Ugh totally NOT. Greenies are a hazard to any dog that eats them. One nearly killed my Dane. He bit off and swallowed a 3 inch piece evenwhile being supervised with it. NEVER EVER trust greenies or any other chew that looks like smooth compressed flakes. Too hazardous. 

I second the nomination for antlers tho but I think it is unlikely that the bully stick is causing or adding to your dogs chin acne. Have you talked to your vet about puppy strangles (as I know he is still relatively young) or puppy impetigo? Generally when you see chin rashes it can be related back to one of those 2 things or an allergic reaction to his food or water chemicals.


----------



## Indy (Jul 6, 2009)

misty073 said:


> Can you just give antlers straight from the deer? (well no deer attached LOL)
> 
> My son will not part with his though, he informed me today I have to go find more...he likes to stand on the deck and bang them together because he was told thats how you call deer



We found an antler that was shed by a deer in the woods and it has been our pups favorite chewie since. Not sure it gets any more natural than that!


----------



## misty073 (Mar 31, 2009)

Indy said:


> We found an antler that was shed by a deer in the woods and it has been our pups favorite chewie since. Not sure it gets any more natural than that!

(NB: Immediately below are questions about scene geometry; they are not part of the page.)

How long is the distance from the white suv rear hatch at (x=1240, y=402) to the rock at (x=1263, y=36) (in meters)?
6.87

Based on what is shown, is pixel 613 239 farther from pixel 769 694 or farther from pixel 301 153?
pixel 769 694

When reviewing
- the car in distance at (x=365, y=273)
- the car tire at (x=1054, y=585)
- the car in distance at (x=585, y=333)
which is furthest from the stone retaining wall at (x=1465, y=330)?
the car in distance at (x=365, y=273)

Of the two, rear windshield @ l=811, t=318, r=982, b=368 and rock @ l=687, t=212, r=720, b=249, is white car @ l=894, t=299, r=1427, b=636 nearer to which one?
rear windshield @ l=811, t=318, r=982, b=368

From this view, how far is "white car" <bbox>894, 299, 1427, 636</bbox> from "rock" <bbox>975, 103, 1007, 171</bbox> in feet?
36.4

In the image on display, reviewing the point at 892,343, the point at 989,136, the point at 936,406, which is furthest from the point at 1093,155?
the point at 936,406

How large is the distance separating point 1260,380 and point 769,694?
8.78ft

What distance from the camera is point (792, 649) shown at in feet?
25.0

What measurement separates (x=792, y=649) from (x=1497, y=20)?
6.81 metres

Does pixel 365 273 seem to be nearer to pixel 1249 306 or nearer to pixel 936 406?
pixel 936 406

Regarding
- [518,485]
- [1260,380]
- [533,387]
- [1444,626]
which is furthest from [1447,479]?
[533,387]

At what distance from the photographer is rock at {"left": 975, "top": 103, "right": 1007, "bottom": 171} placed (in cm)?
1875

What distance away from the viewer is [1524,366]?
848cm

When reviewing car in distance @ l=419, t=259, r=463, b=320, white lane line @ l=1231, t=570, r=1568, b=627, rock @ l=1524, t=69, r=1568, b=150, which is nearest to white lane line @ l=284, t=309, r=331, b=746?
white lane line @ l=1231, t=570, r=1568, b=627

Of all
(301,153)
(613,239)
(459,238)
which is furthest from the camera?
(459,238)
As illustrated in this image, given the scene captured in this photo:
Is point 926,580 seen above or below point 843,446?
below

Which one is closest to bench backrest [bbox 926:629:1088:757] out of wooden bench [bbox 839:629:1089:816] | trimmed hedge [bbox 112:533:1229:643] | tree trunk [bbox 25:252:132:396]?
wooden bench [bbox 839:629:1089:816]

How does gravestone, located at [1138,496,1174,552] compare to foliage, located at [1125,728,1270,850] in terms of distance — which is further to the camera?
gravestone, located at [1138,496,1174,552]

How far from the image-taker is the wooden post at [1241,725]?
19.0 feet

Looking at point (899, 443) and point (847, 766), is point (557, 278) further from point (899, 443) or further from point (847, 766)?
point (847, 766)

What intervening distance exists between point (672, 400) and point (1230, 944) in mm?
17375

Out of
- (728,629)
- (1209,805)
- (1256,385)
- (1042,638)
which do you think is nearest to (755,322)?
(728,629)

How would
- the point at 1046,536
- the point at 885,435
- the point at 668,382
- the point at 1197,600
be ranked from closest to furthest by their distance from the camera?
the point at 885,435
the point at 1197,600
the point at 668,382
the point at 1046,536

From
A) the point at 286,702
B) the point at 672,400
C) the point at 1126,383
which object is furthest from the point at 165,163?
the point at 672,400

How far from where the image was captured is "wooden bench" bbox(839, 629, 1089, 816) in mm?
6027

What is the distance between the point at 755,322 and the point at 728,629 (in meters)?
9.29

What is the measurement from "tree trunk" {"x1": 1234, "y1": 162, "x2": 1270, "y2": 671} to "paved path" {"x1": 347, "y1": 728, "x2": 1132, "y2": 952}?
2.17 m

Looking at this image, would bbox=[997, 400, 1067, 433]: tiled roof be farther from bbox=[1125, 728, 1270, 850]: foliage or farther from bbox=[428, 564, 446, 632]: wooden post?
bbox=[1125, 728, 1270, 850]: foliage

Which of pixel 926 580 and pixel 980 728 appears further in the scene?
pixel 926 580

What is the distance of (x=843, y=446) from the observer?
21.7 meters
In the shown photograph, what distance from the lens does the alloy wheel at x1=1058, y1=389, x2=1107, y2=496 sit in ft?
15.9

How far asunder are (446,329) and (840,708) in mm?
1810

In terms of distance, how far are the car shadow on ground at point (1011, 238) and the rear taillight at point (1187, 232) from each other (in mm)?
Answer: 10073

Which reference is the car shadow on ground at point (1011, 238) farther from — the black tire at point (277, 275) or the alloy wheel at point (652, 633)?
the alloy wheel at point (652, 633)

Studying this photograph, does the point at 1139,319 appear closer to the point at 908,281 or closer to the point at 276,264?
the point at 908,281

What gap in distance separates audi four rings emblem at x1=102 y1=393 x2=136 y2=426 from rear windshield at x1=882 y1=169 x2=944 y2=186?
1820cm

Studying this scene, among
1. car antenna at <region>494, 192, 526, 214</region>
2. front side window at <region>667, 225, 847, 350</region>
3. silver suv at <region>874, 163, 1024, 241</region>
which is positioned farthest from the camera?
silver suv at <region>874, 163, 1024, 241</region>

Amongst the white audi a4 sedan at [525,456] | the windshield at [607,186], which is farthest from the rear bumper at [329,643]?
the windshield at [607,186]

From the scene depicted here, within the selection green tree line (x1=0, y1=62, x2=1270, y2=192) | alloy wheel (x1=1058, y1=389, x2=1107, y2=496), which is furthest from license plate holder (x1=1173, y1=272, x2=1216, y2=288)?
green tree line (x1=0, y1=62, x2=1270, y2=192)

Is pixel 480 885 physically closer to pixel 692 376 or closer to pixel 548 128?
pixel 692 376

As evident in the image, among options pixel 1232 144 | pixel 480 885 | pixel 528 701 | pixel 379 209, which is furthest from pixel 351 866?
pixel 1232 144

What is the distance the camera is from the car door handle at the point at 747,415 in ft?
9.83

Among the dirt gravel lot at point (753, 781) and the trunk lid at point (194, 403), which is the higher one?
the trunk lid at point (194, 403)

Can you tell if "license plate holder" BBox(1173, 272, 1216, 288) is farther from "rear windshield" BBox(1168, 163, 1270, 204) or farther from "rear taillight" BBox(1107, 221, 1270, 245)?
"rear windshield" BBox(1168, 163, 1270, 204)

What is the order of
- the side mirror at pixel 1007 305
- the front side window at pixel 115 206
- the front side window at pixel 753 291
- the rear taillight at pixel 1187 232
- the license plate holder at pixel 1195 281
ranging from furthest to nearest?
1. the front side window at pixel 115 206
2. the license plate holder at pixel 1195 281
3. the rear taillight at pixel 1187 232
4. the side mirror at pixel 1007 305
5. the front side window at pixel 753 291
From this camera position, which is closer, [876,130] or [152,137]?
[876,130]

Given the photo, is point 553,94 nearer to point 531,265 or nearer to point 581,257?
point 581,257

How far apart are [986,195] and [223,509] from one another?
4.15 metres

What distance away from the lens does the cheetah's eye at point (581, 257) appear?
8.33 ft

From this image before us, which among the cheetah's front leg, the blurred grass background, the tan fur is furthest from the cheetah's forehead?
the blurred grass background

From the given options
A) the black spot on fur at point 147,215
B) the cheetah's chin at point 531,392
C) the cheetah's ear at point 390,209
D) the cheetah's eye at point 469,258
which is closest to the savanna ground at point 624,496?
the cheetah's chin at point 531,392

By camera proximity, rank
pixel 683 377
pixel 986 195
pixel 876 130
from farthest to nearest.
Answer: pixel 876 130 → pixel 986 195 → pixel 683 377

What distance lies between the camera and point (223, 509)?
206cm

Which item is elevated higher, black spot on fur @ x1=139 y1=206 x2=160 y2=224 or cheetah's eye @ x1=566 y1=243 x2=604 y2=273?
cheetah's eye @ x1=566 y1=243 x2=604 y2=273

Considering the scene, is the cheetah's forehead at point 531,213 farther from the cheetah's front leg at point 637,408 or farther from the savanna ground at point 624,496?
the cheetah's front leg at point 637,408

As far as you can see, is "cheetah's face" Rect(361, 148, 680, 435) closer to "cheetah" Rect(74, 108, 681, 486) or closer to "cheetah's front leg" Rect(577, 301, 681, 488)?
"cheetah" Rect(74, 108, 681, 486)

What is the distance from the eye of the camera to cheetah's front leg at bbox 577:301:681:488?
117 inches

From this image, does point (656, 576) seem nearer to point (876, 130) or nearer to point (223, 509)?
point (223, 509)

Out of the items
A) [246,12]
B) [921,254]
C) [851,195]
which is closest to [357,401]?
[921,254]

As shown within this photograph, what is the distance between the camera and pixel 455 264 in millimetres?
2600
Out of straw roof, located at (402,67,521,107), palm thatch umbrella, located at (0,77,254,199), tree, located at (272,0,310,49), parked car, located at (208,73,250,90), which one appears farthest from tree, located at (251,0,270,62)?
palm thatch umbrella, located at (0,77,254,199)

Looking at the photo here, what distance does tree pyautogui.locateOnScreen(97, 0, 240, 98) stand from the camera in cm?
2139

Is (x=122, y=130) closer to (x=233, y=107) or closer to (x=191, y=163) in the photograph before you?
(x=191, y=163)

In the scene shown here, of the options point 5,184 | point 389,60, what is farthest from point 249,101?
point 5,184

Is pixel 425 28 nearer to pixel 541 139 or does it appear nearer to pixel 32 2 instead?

I went looking for some the other day LOL with no luck...I have two sitting on my mantle and my son wont let me have them...I even tried to buy them from him (he is 5) with no luck ...we are going camping this weekend so hopefully I will find some .


----------



## kimrisa (Jan 9, 2010)

I'm going to try the raw sweet potato...great idea! We have a vet appt on Friday so I will ask about the puppy impetigo. 

As for cow ears, Dog treat warehouse sells cow ears. I doubt that Tuffy will go for the white kind but would probably dig the basted kind, which are apparently all natural and odorless. Should I give those a shot? I've pasted URL below in case anyone is interested!

http://dogtreatwarehouse.com/cowears.html


----------



## Angel's_mom (May 26, 2010)

My dog won't touch bully sticks or pig's ears. I didn't know antlers were a good option! My dad's dogs find them and chew on them all the time... uh, sometimes with the deer attached. Maybe I can get some. That's IF she'll chew on them. She prefers things like pacifiers and sippy cups.


----------